As the intrepid spacecraft closes in on interstellar space records are being smashed and knowledge expanded. The latest conquest the probe has managed is the detection of a previously unknown “magnetic highway” that solar scientists were unaware existed.
The little spacecraft that could
NASA’s Voyager 1, launched September 5, 1977 [photo] was tasked to investigate and report on the environment of the solar outlands and the mysteries of the never-before-traveled interstellar space.
On its way to the great unknown, Voyager 1, accompanied by its twin spacecraft Voyager 2, stopped off to explore the Jovian world in January 1979.
Snapping photos that would have boggled Galileo’s mind, the spacecraft pushed forward the frontiers of knowledge about planetary science and gas giants in particular. The data gleaned from it encounter with the largest planet in the solar system has led some exobologists to wonder if some of Jupiter’s layers of atmosphere might sustain life. Others have investigated the theory that Jupiter’s core may contain a sapphire bigger than Earth.
The Jovian moons also elicted surprise and delight from scientists around the globe.
Eventually, Voyager 1 had to leave the Jovian system—almost like a miniature solar system itself—and traveled on with Voyager 2 to the great ringed planet, Saturn, arriving during November 1980.
The incredible beauty of Saturn is only matched by the mystery of its rings and amazing facts like the planet’s density is so low that if a big enough bathtub could be filled with water Saturn would float.
Jupiter and beyond to the infinite
In the landmark film, “2001: A Space Odyssey,” Sir Arthur C, Clarke and Stanley Kubrick envisioned a spacecraft leaving Jupiter and traveling beyond the solar system toward the infinite.

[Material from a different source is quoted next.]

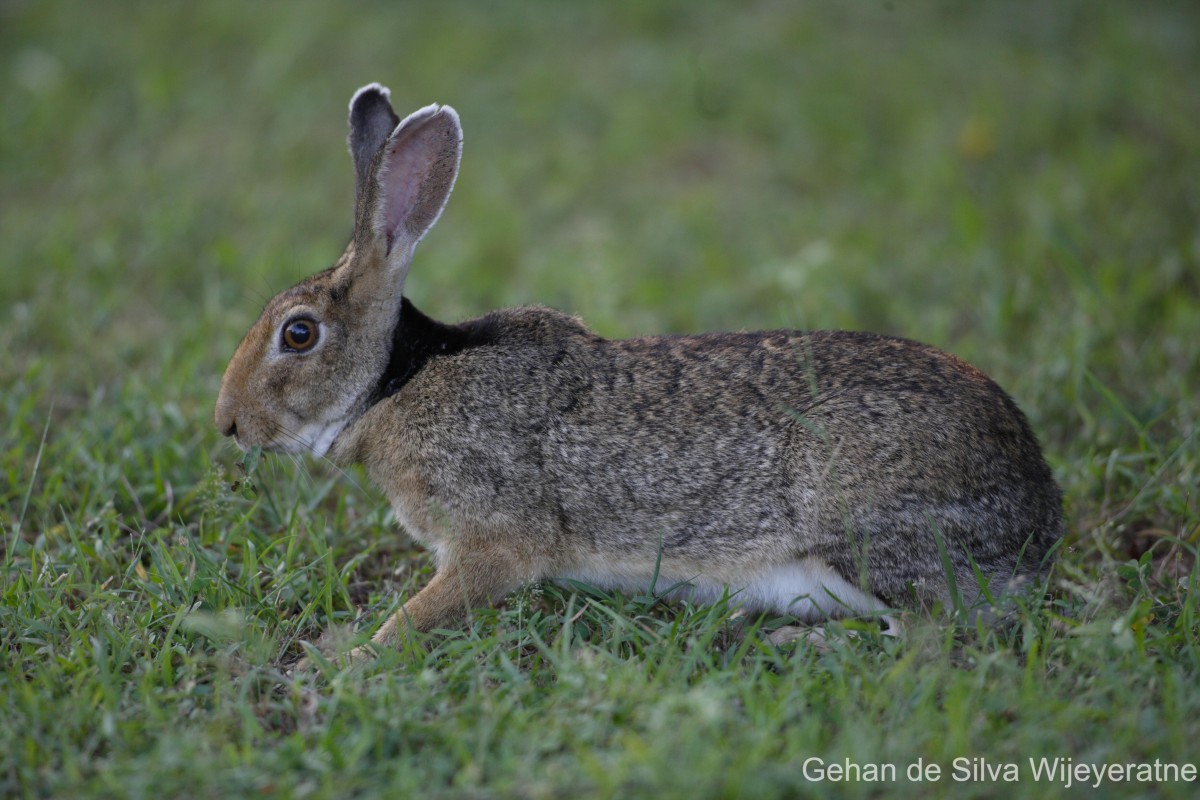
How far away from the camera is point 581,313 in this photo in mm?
7016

Now Voyager is poised to do just that.
The spacecraft is now the farthest object evermade by Man. It’s heading into the unknown heliosheath, the last border of the domain of the sun before giving way to the infinite totality of interstellar space.

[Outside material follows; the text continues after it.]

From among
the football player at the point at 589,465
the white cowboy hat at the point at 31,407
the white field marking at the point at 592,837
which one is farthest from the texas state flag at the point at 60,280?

According to officials at NASA, Voyager 1 discovered a previously undetected part of the heliosphere on December 3, 2012.
“We are in a magnetic region unlike any we’ve been in before—about 10 times more intense than before the termination shock—but the magnetic field data show no indication we’re in interstellar space,” Leonard Burlaga, a scientist on the Voyager magnetometer team at NASA’s Goddard Space Flight Center in Greenbelt, Maryland is quoted by Discovery.com. “The magnetic field data turned out to be the key to pinpointing when we crossed the termination shock. And we expect these data will tell us when we first reach interstellar space.”
NASA predicts that Voyager 1 will enter the interstellar space sometime between 2012 to 2015.
That’s one pretty big step for a robot spacecraft, another giant leap for Mankind.